Por Thais Hoshika e Romulo Cassi Soares de Melo

O novo coronavírus encontra, expõe e amplifica as fissuras do velho vírus do capital. A obra de Mascaro se assenta sobre três pontos que merecem destaque: o fundamento não natural da crise; a intensificação da crise como possível resposta à crise; e a provável investida do autoritarismo no caso brasileiro.


Um vírus ronda o planeta – o vírus do capitalismo. É sobre esta plataforma que Alysson Leandro Mascaro, jurista e filósofo brasileiro, desenvolve o seu recente manifesto Crise e pandemia. Recém-publicado, este ensaio trata das tendências e possibilidades de transformação social, abertas a partir da crise do capitalismo e de seu encontro com a pandemia. Mas longe de ser uma manifestação solitária, esta obra só pode ser lida enquanto uma espécie de continuação de um longo projeto de pesquisa que tem os livros Estado e forma política (2013) e Crise e golpe (2018) como marcos fundamentais. Situá-la em meio a este projeto, retraçando brevemente o trajeto dessa pesquisa, é o objetivo deste texto.
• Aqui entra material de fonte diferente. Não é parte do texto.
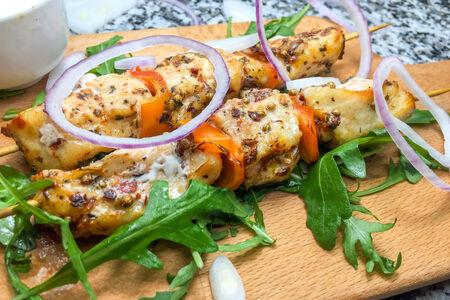 Шашлык с куриной грудкой и болгарским перцем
Em Estado e forma política, Mascaro trabalha, na tradição de pensamento de Evguiéni Pachukanis e Joachim Hirsch, as formas sociais estruturantes do capitalismo na dinâmica da sociabilidade presente. Diferentemente de pensadores que tratam o direito e o Estado como meros instrumentos que podem ser capturados por qualquer classe e preenchidos por qualquer conteúdo, Mascaro desnuda a especificidade histórica da forma jurídica e da forma política, apresentando-as como formas de relações sociais derivadas da categoria determinante das relações capitalistas: a forma-mercadoria. Em linhas gerais, se os produtos do trabalho tomam a forma de mercadorias, então os indivíduos tomam a forma de sujeitos de direito e o Estado toma a forma política de terceiro perante a troca. Assim, Estado e direito não são acidentais ao capitalismo. Pelo contrário, mantêm relação estrutural com este modo de produção, surgindo nele e encerrando-se nos seus estritos horizontes[1].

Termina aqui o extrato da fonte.